Task directions: Exactly as written, print the lines from the top of the listing through the line containing "V888-ELOSUNG23652-202504141659-00 Pink Packable"; include no pictures.

Record extracts:
- Opening Delimiter -
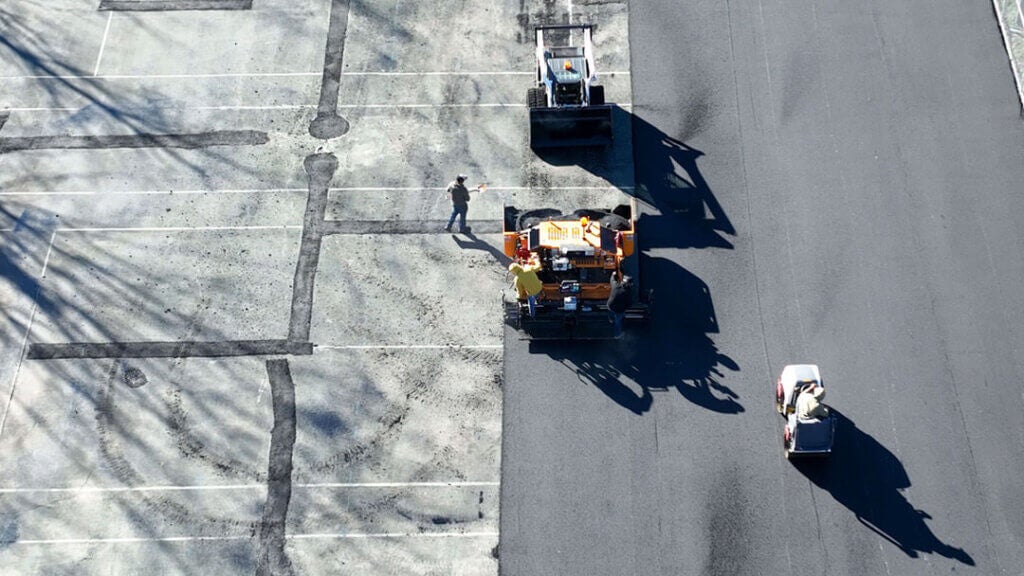 Team resurfacing the sports courts at Point Sebago Resort in November 2024 in Casco, Maine.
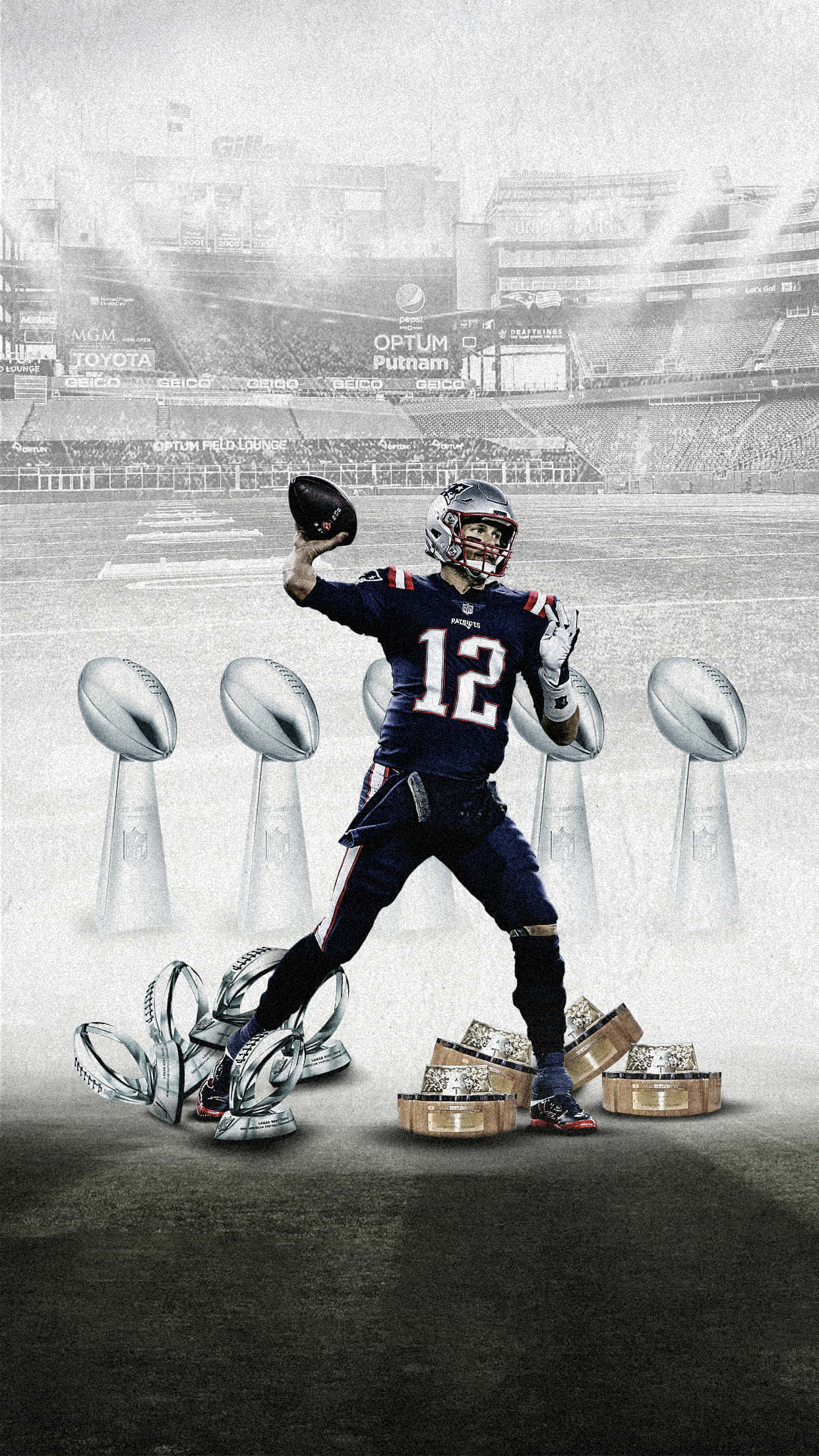 Super Bowl 桌布 壁紙 — 一名身穿海軍藍球衣、號碼12的美式足球運動員，在場上被多個超級碗獎盃環繞，勝利地站立著。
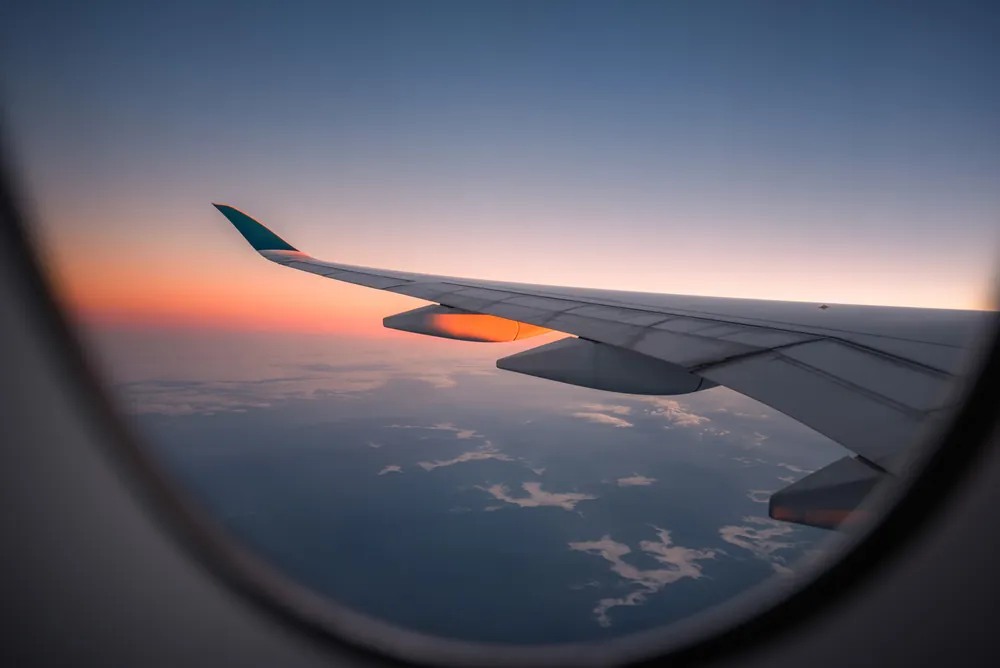 Airplane wing at sunset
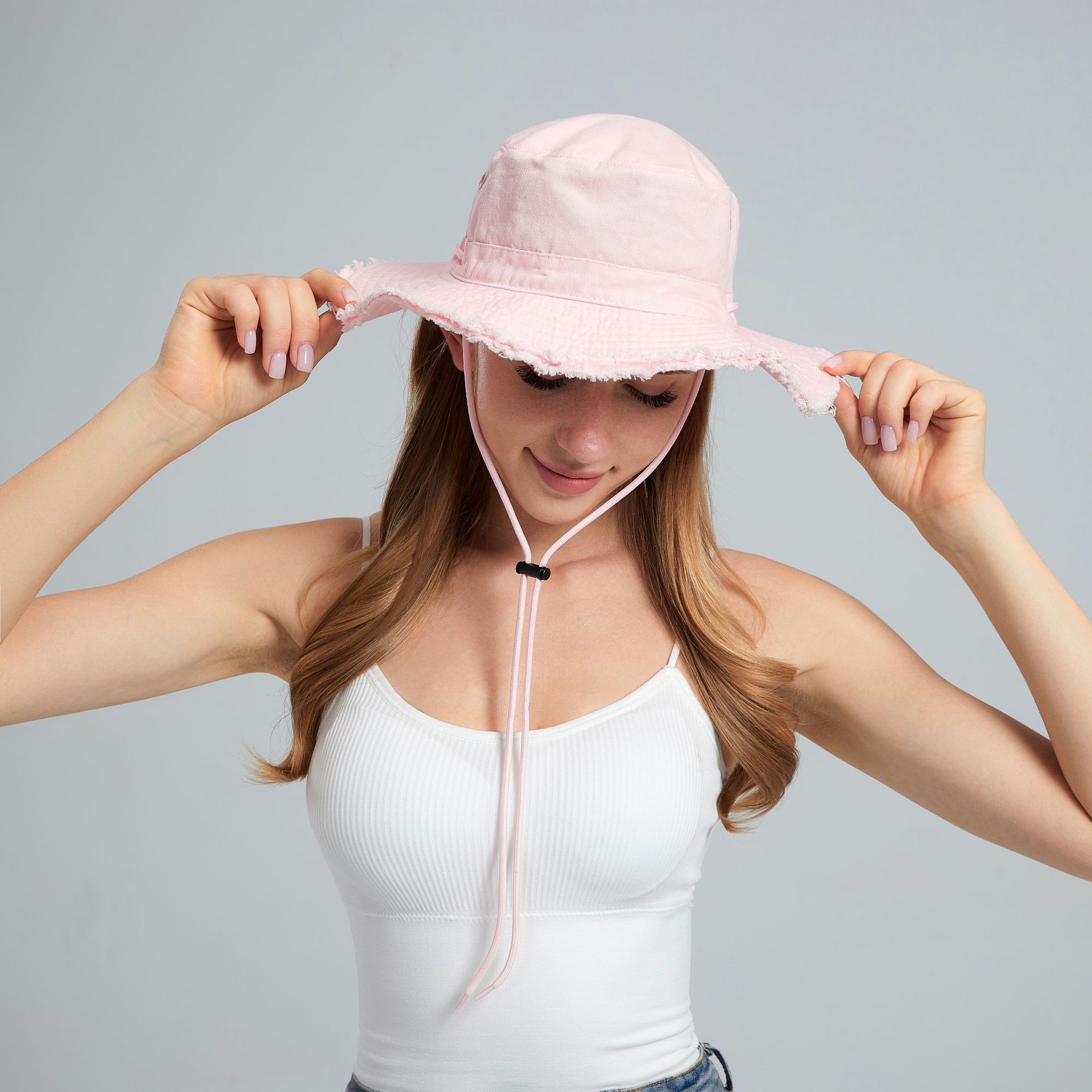 V888-ELOSUNG23652-202504141659-00 Pink Packable Cotton Bucket Hat - Folds into Wearable Pouch | Frayed Edge Sun Hat with Chin Strap - Image 1
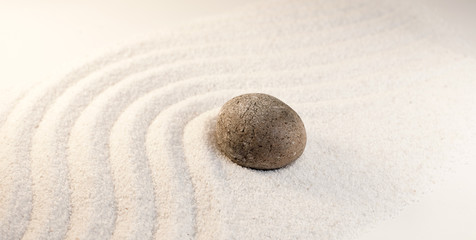 Fototapeta na wymiar pierre dans le sable simplicité méditation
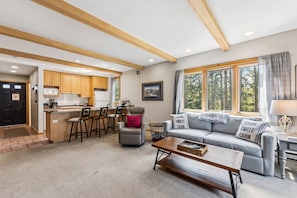 Ein geräumiger Wohnbereich mit einer Küche, einem grauen Sofa mit 'Cabin Sweet Cabin'-Kissen sowie einem Essbereich mit Holzsesseln und einem kleinen Tisch.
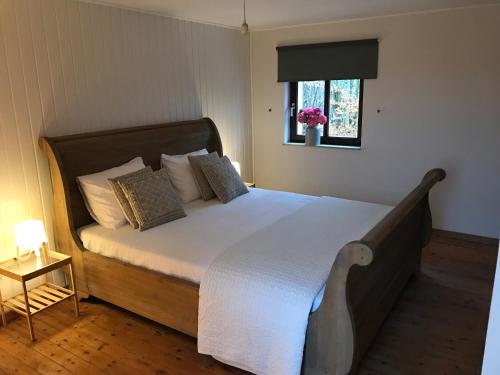 een slaapkamer met een bed met witte lakens en een raam bij Molenaarswoning in Beek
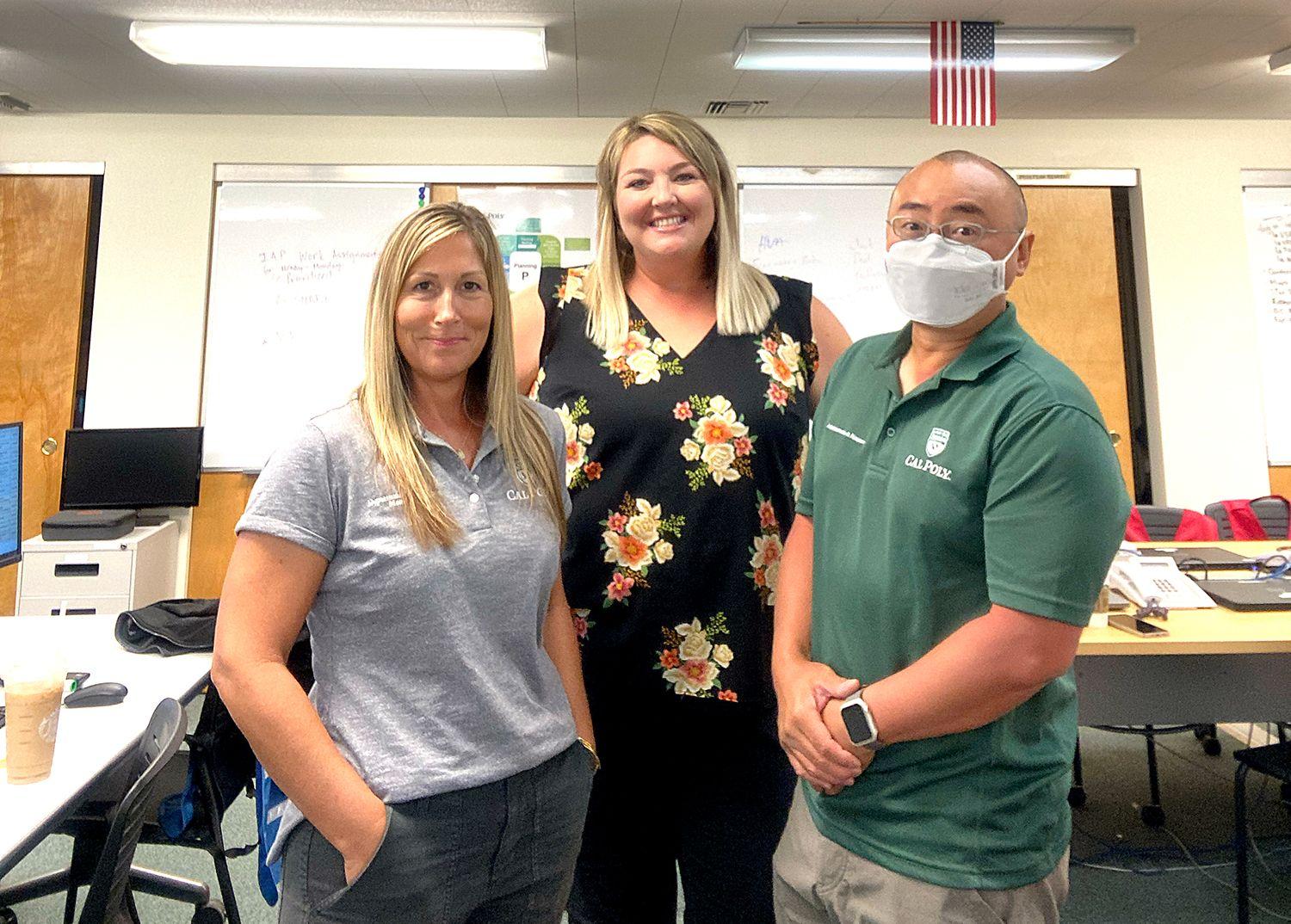 Three people stand in an office, two wearing Cal Poly shirts, one man is wearing a face mask and smartwatch.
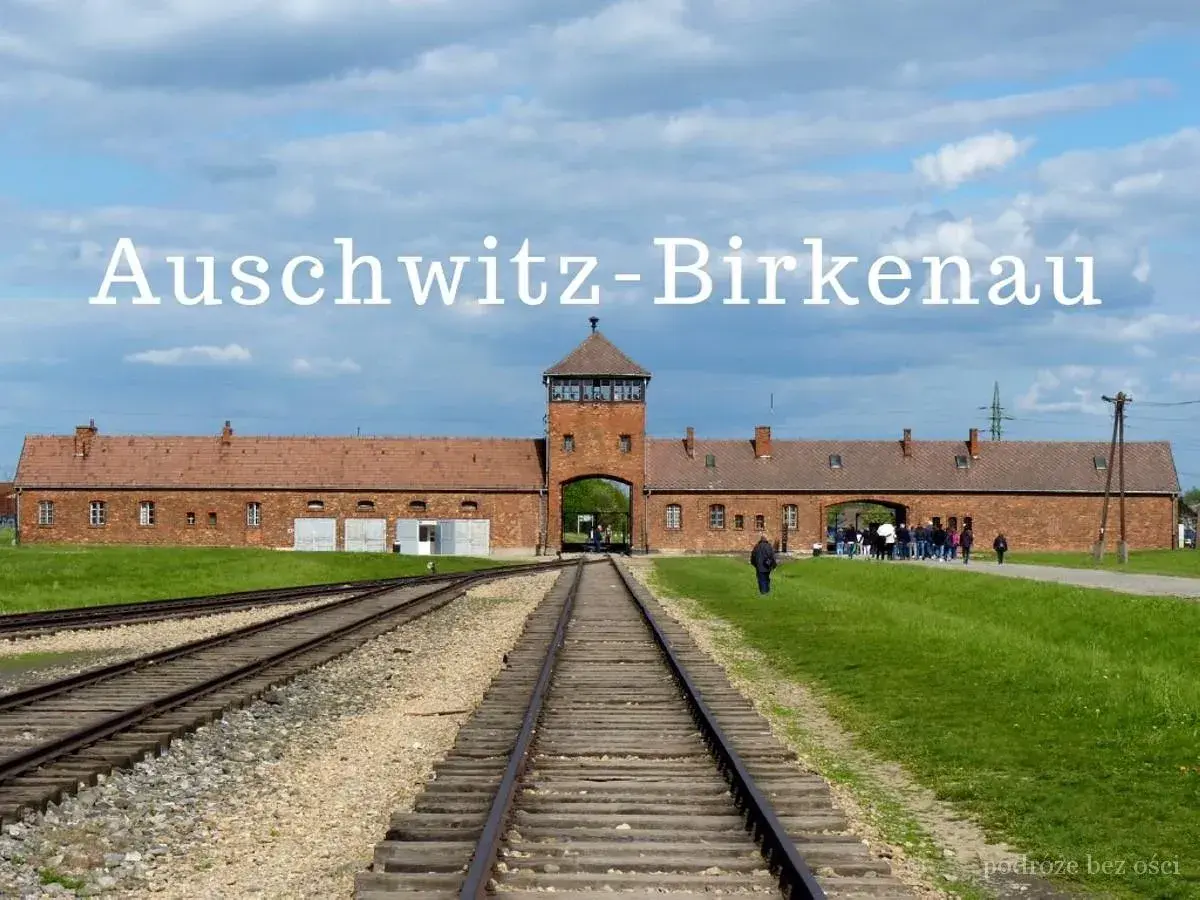 Brama obozu Auschwitz-Birkenau, gdzie jest to miejsce pamięci. Tłum zwiedzających podąża torami kolejowymi.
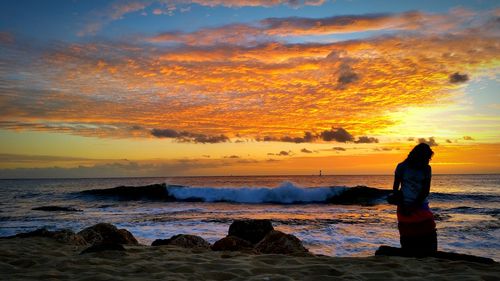 People standing on rock at sunset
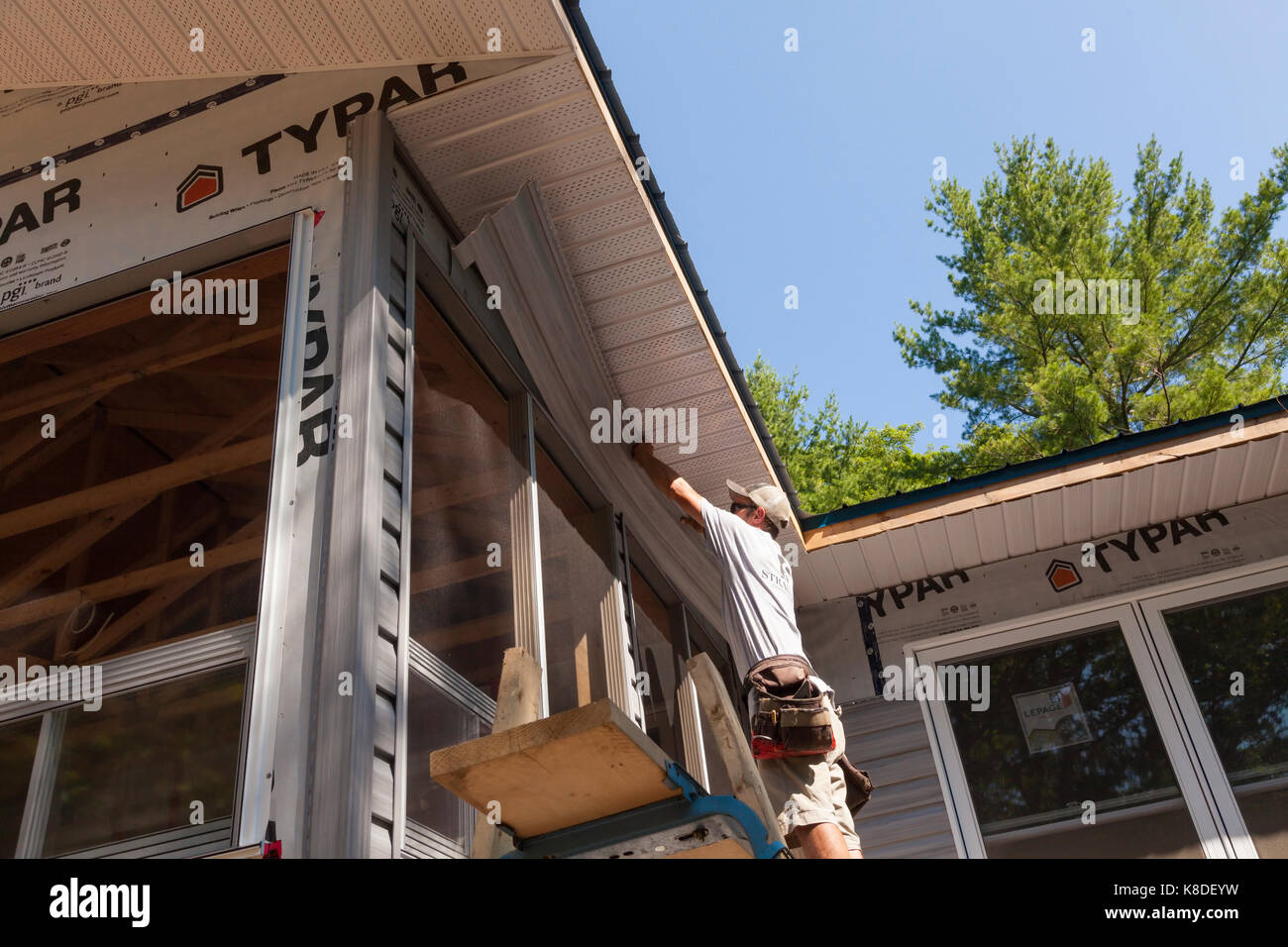Un lavoratore edile installando un pezzo di rivestimento di vinile su una impalcatura temporanea in Ontario, Canada. Foto Stock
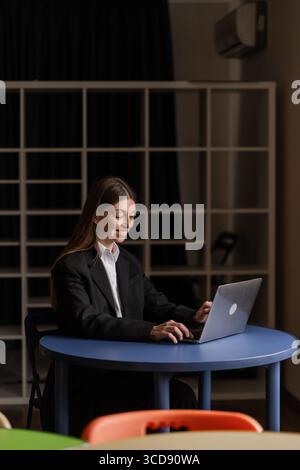 Geschäftsfrau im formellen schwarzen Anzug, die in einem gemütlichen, modernen Büro mit farbenfrohen Stühlen am Laptop arbeitet und sich in die Arbeit hineinsetzt Stockfoto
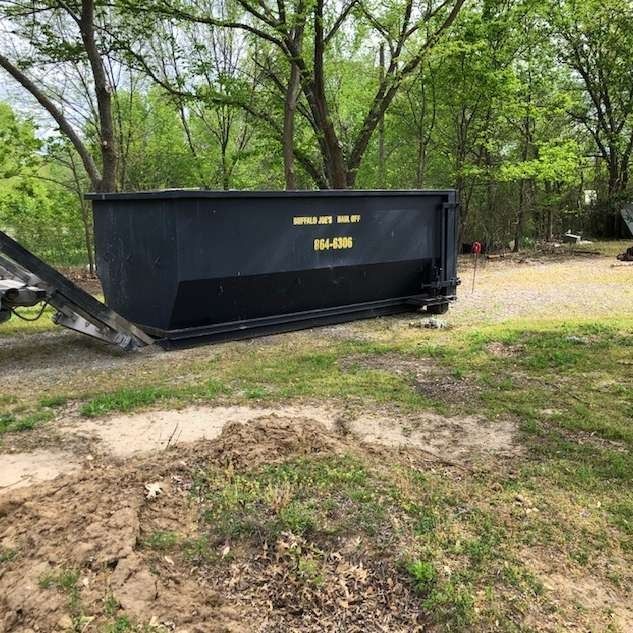 Black construction dumpster in a wooded yard beside a dirt path and grass
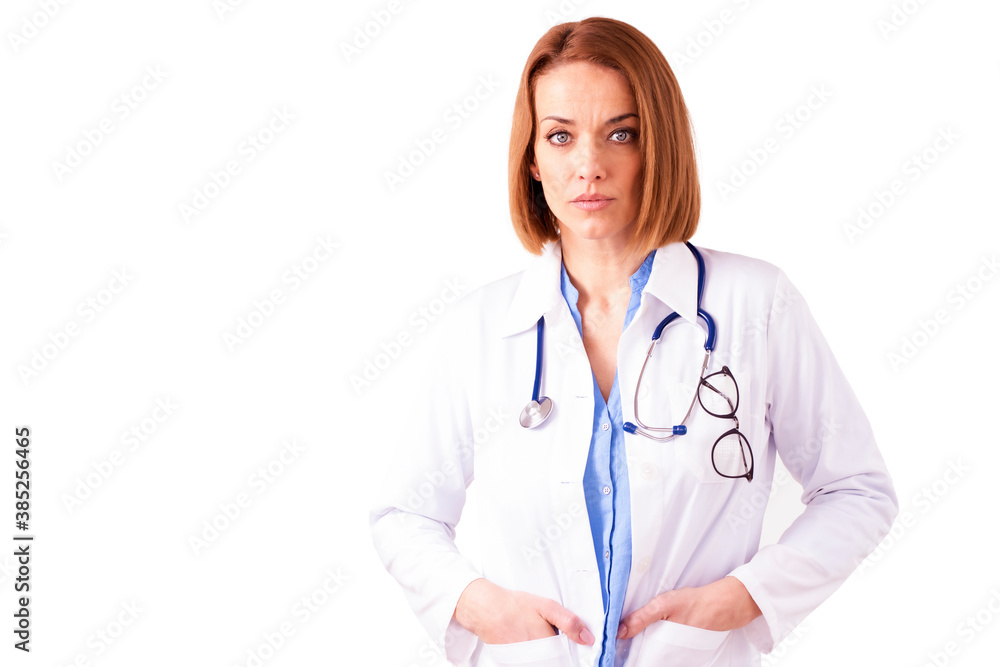 Female doctor studio portrait while standing at isolated white background Female doctor studio portrait while standing at isolated white background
- Closing Delimiter -
Exercise output:
 Team resurfacing the sports courts at Point Sebago Resort in November 2024 in Casco, Maine.
 Super Bowl 桌布 壁紙 — 一名身穿海軍藍球衣、號碼12的美式足球運動員，在場上被多個超級碗獎盃環繞，勝利地站立著。
 Airplane wing at sunset
 V888-ELOSUNG23652-202504141659-00 Pink Packable Cotton Bucket Hat - Folds into Wearable Pouch | Frayed Edge Sun Hat with Chin Strap - Image 1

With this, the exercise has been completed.